The numbers tell a story of systemic neglect that no amount of patriotic rhetoric can mask. While the National Education Policy 2020 promised a visionary leap to 6% of GDP for education, actual spending in 2026 remains stubbornly anchored near 4%, a figure that looks even more meagre when measured against our global rivals. In contrast, the United States leads the pack by dedicating a robust 6% of its massive GDP to learning and research, while Brazil, despite its economic volatility, consistently prioritizes its youth with an investment of nearly 5.8%. Even Germany, with its sophisticated industrial economy, recognizes that national strength is born in the classroom, allocating roughly 5% of its GDP to ensure its workforce remains the most skilled in the world.

In healthcare, the situation is even more dire, with public expenditure gasping at less than 2% of GDP, a fraction of the double-digit commitments seen in the West.
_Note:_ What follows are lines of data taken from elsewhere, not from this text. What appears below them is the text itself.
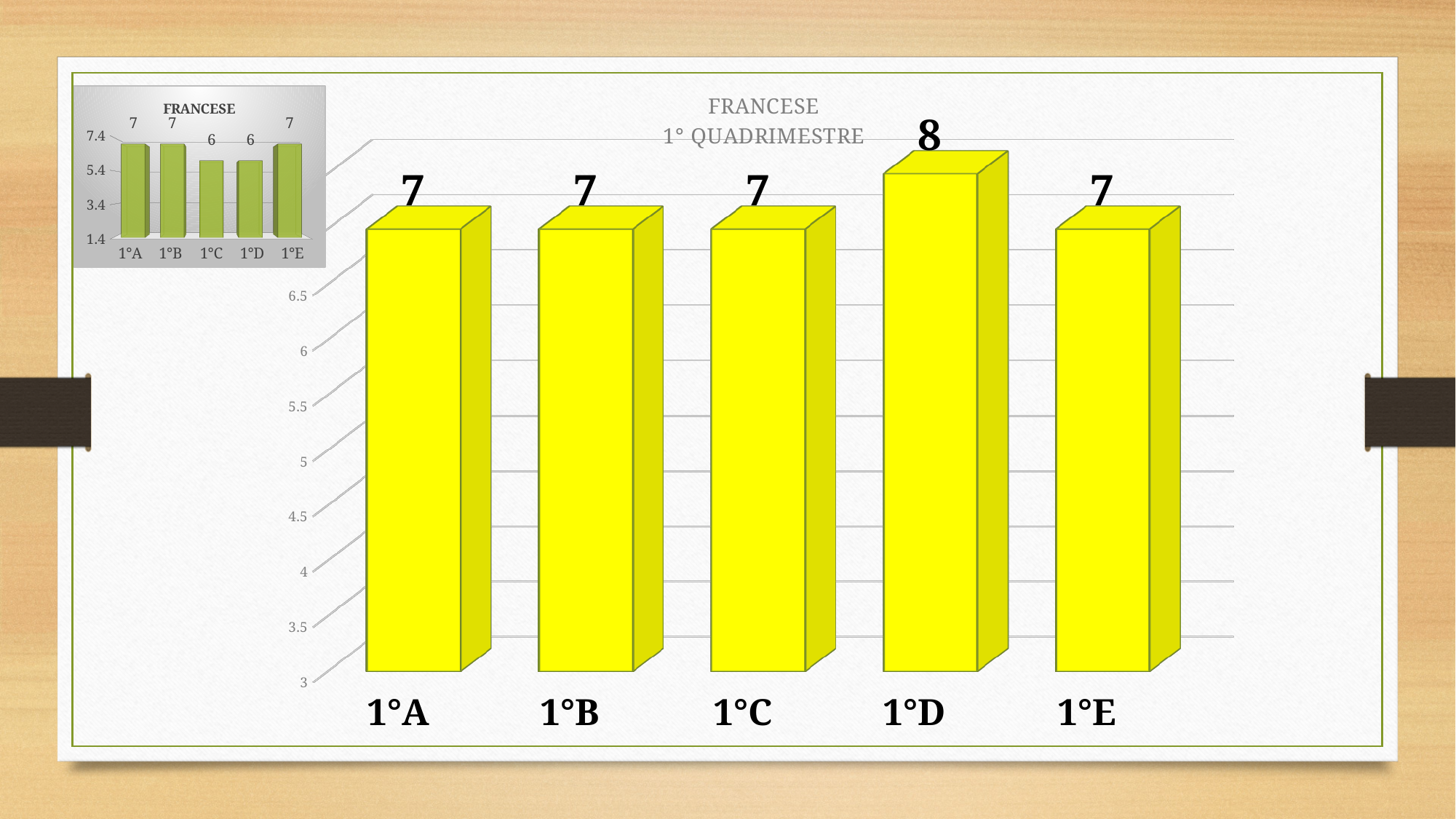
In the large chart titled FRANCESE 1° QUADRIMESTRE, is the value for 1°C greater or less than 5? greater In the small inset chart titled FRANCESE in the top-left corner, what is the value for 1°C? 6 In the large chart titled FRANCESE 1° QUADRIMESTRE, what is the value for 1°D? 8 In the large chart titled FRANCESE 1° QUADRIMESTRE, which is larger, the value for 1°D or the value for 1°B? 1°D In the large chart titled FRANCESE 1° QUADRIMESTRE, which category has the highest value? 1°D In the small inset chart titled FRANCESE in the top-left corner, what is the value for 1°E? 7 In the large chart titled FRANCESE 1° QUADRIMESTRE, how many categories are shown? 5 In the large chart titled FRANCESE 1° QUADRIMESTRE, what is the difference between the values for 1°D and 1°E? 1 In the large chart titled FRANCESE 1° QUADRIMESTRE, what is the value for 1°A? 7 What colour are the bars in the large chart titled FRANCESE 1° QUADRIMESTRE? yellow What kind of chart is the large chart titled FRANCESE 1° QUADRIMESTRE? bar chart In the small inset chart titled FRANCESE in the top-left corner, what is the difference between the values for 1°A and 1°D? 1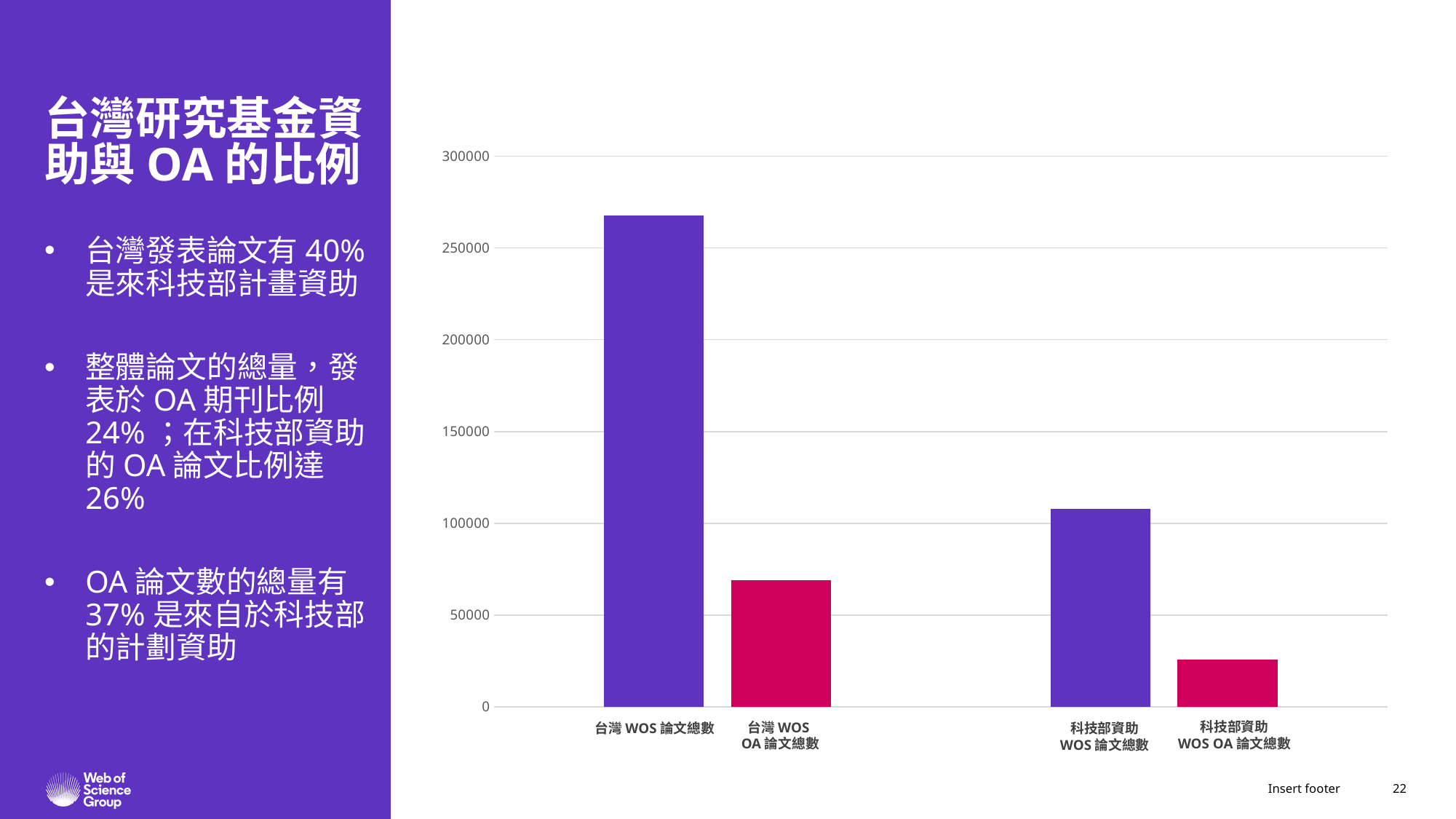
What colour are the bars for the OA 論文總數 categories? magenta (pink-red) Which category has the lowest value in the chart? 科技部資助 WOS OA 論文總數 What is the highest value shown on the vertical axis of the chart? 300000 Is the value for 科技部資助 WOS OA 論文總數 greater or less than 50000? less Which is larger, the value for 台灣 WOS OA 論文總數 or the value for 科技部資助 WOS 論文總數? 科技部資助 WOS 論文總數 How many bars are plotted in the chart? 4 Which category has the highest value in the chart? 台灣 WOS 論文總數 What kind of chart is shown on the slide? bar chart Which is larger, the value for 台灣 WOS 論文總數 or the value for 科技部資助 WOS 論文總數? 台灣 WOS 論文總數 Is the value for 科技部資助 WOS 論文總數 greater or less than 100000? greater Is the value for 台灣 WOS 論文總數 greater or less than 250000? greater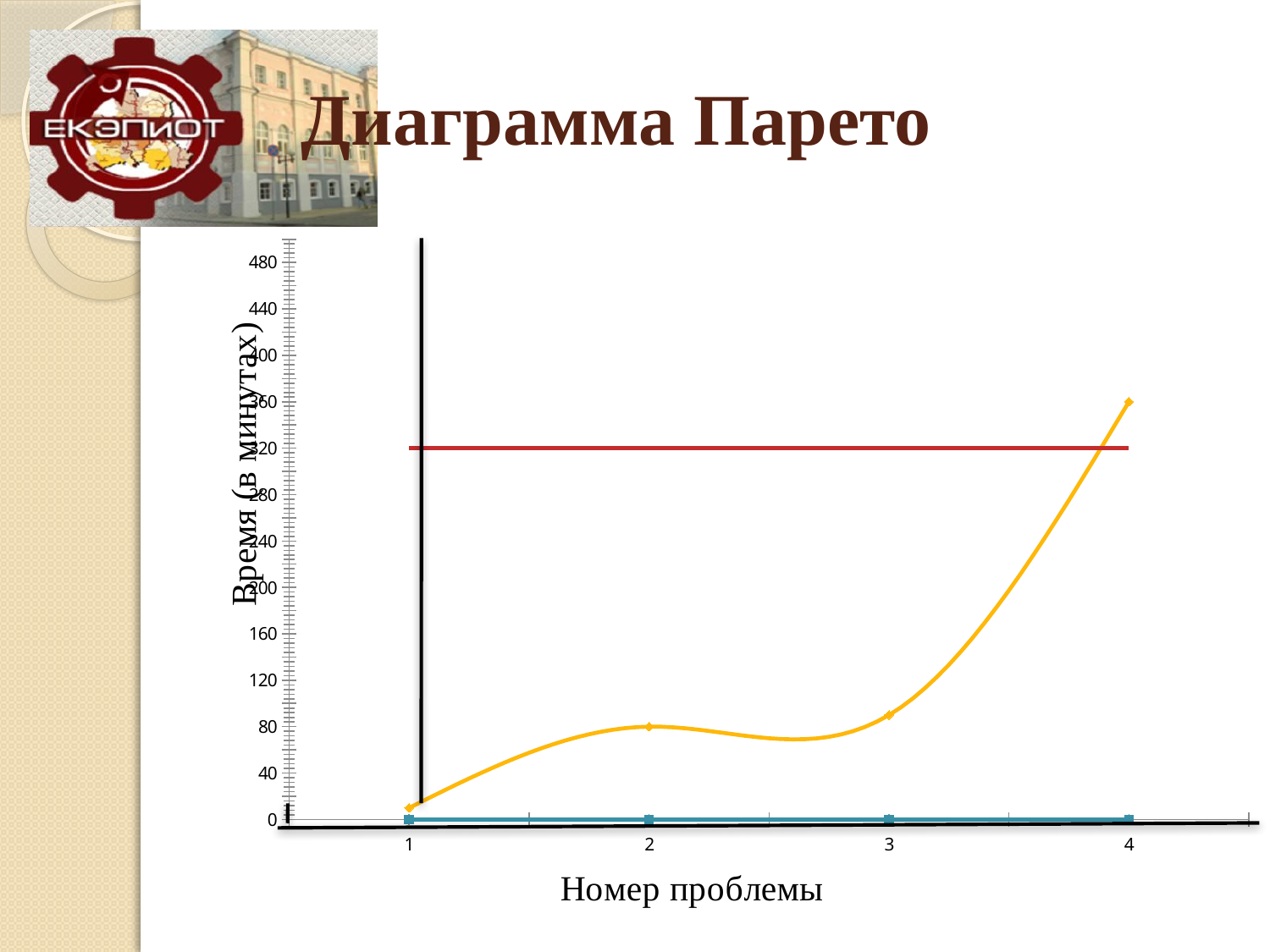
What kind of chart is shown on the slide? line chart Does the orange line rise or fall from problem 3 to problem 4? rise How many problem numbers are shown along the x axis? 4 Which has a larger value on the orange line, problem 2 or problem 4? problem 4 Is the value of the orange line for problem 1 greater or less than 40? less Is the value of the orange line for problem 3 greater or less than 120? less Which problem number has the highest value on the orange line? 4 At what value on the y axis is the horizontal red line drawn? 320 Which problem number has the lowest value on the orange line? 1 What is the title of the chart on the slide? Диаграмма Парето What is the label of the x axis of the chart? Номер проблемы Is the value of the orange line for problem 4 greater or less than 320? greater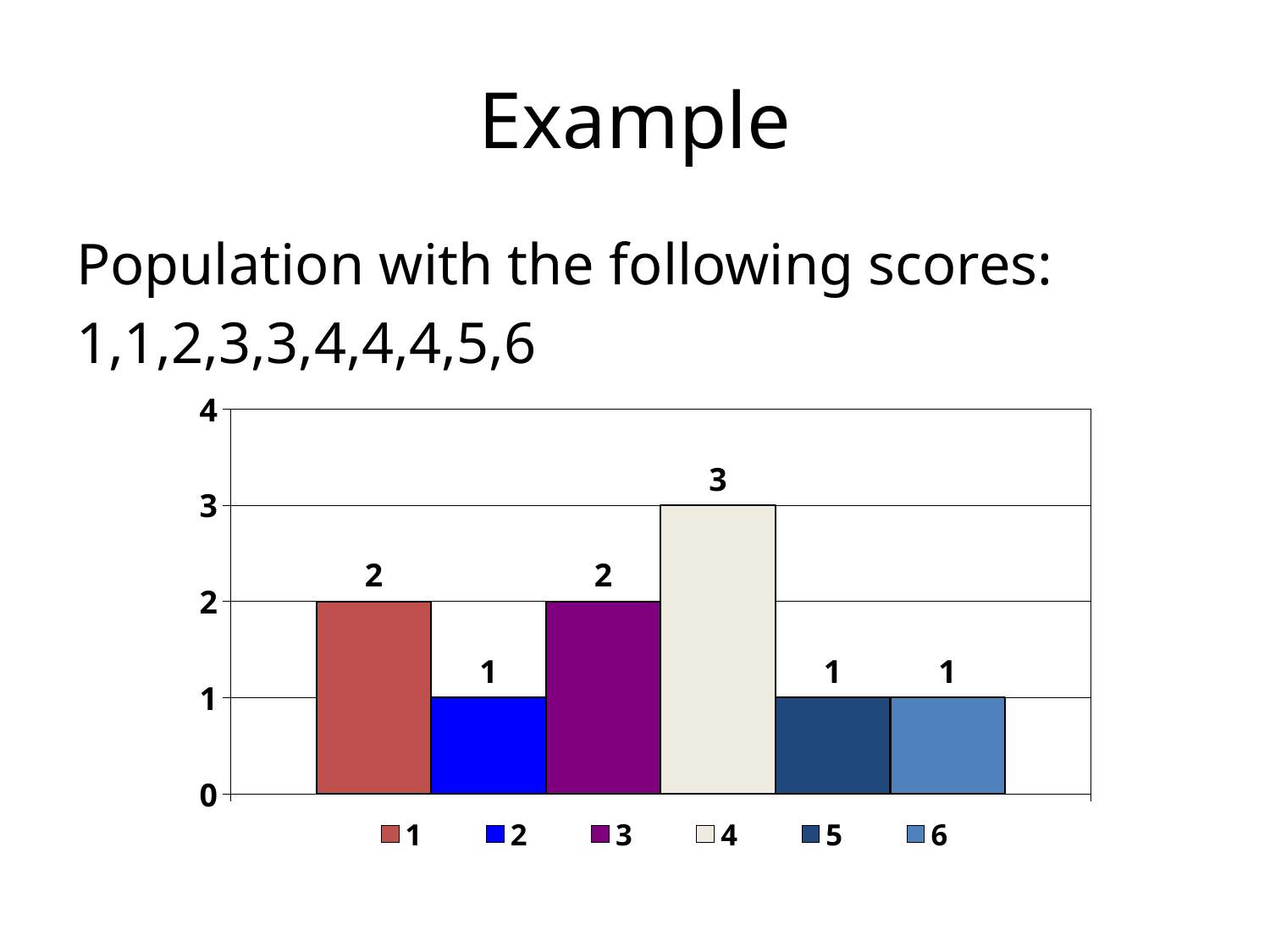
What is the difference between the bar for score 4 and the bar for score 2? 2 What is the value of the bar for score 5? 1 What colour is the bar for score 2 in the legend? blue What is the value of the bar for score 4? 3 Which score has the highest bar? 4 What is the highest value shown on the vertical axis? 4 What is the difference between the bar for score 1 and the bar for score 5? 1 What is the value of the bar for score 1? 2 How many entries does the legend list? 6 What type of chart is shown on the slide? bar chart Which is larger, the bar for score 3 or the bar for score 6? score 3 How many bars are plotted in the chart? 6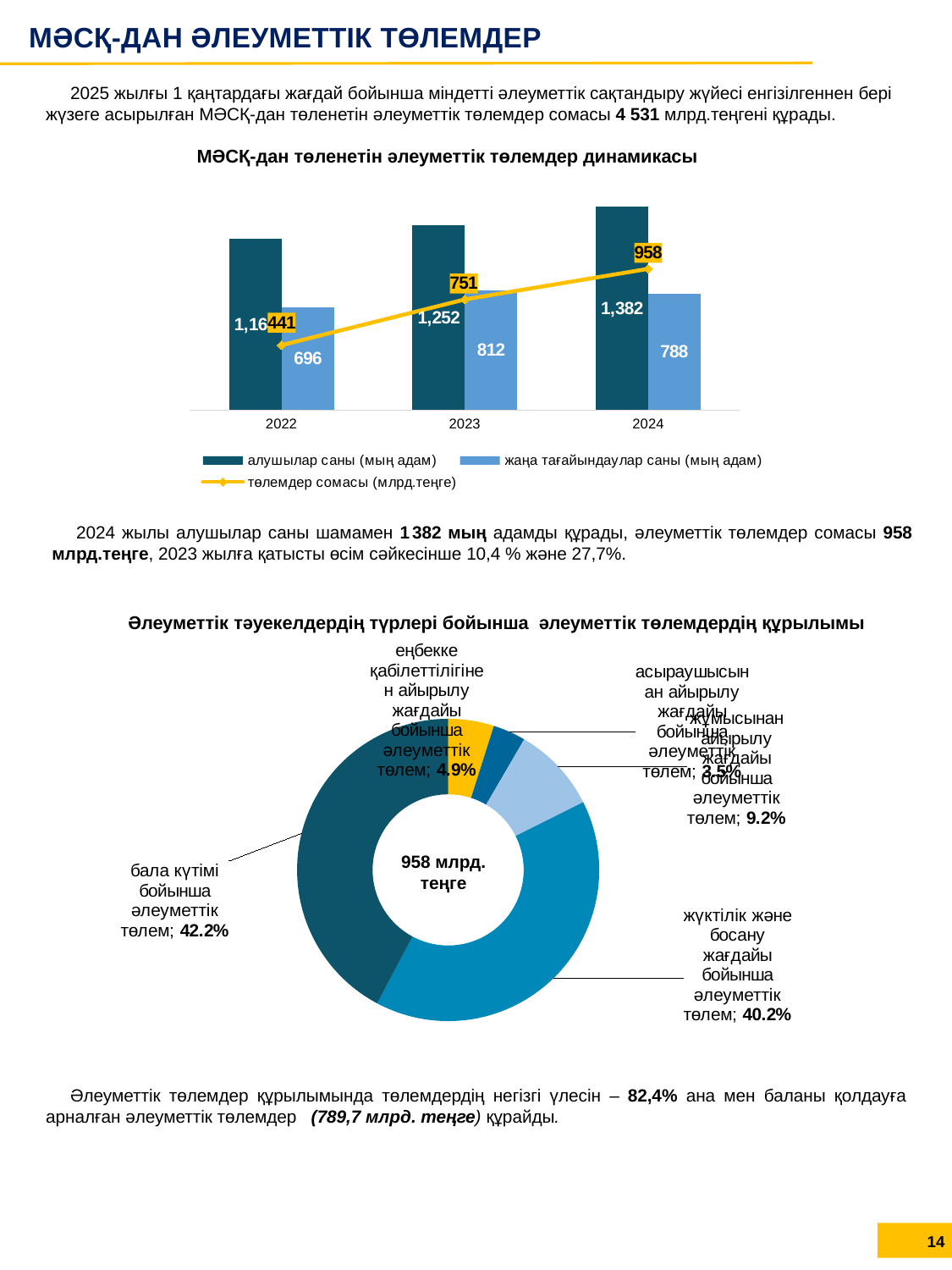
In the chart 'Әлеуметтік тәуекелдердің түрлері бойынша әлеуметтік төлемдердің құрылымы', what share is 'бала күтімі бойынша әлеуметтік төлем'? 42.2% In the chart 'МӘСҚ-дан төленетін әлеуметтік төлемдер динамикасы', what is the value of 'төлемдер сомасы (млрд.теңге)' for 2024? 958 In the chart 'МӘСҚ-дан төленетін әлеуметтік төлемдер динамикасы', does 'төлемдер сомасы (млрд.теңге)' rise or fall from 2022 to 2024? rise In the chart 'МӘСҚ-дан төленетін әлеуметтік төлемдер динамикасы', what is the value of 'жаңа тағайындаулар саны (мың адам)' for 2023? 812 In the chart 'МӘСҚ-дан төленетін әлеуметтік төлемдер динамикасы', which year has the lowest 'төлемдер сомасы (млрд.теңге)'? 2022 In the chart 'МӘСҚ-дан төленетін әлеуметтік төлемдер динамикасы', what is the value of 'алушылар саны (мың адам)' for 2024? 1,382 How many series does the legend of the chart 'МӘСҚ-дан төленетін әлеуметтік төлемдер динамикасы' list? 3 How many years are shown on the x axis of the chart 'МӘСҚ-дан төленетін әлеуметтік төлемдер динамикасы'? 3 In the chart 'Әлеуметтік тәуекелдердің түрлері бойынша әлеуметтік төлемдердің құрылымы', what total value is shown in the centre of the doughnut? 958 млрд. теңге What kind of chart is 'Әлеуметтік тәуекелдердің түрлері бойынша әлеуметтік төлемдердің құрылымы'? doughnut chart In the chart 'МӘСҚ-дан төленетін әлеуметтік төлемдер динамикасы', what is the difference in 'төлемдер сомасы (млрд.теңге)' between 2024 and 2023? 207 In the chart 'МӘСҚ-дан төленетін әлеуметтік төлемдер динамикасы', which is larger: 'жаңа тағайындаулар саны' in 2023 or in 2024? 2023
Contrast this with the giants we are chasing: Germany allocates nearly 12% of its GDP to healthcare; Japan ensures over 11%; and even the United States directs 17.5% toward the well-being of its citizens. By choosing to spend so little on the minds and bodies of its citizens, India is not practicing fiscal caution; it is performing a slow-motion surrender of its demographic potential.

Defenders of the status quo argue that India, as a developing nation, cannot afford high social spending. But this argument collapses under scrutiny. Countries like Thailand and Brazil—economies India has surpassed in size—spend nearly 5% and 9% of their GDP on public health, respectively.

Infrastructure can be built within a decade; human capital takes an entire generation. Fiscal caution that undermines human development is not prudence—it is self-sabotage.

The emotional cost of this imbalance is immense. A widening gulf between elite private institutions and neglected public systems is creating two Indias: one that can afford health, skills, and opportunity, and another that is left to rely on resilience alone. This is neither sustainable nor just.

As India marches toward its 2030 ambitions and the promise of Viksit Bharat, the dream will remain hollow unless it rests on a foundation of healthy, educated citizens. Healthcare and education must no longer be treated as expenditures to be minimized, but as the most profitable investments a civilisation can make. A nation’s true security lies not only in the thickness of its armour, but in the strength, wisdom, and well-being of the people who stand behind it.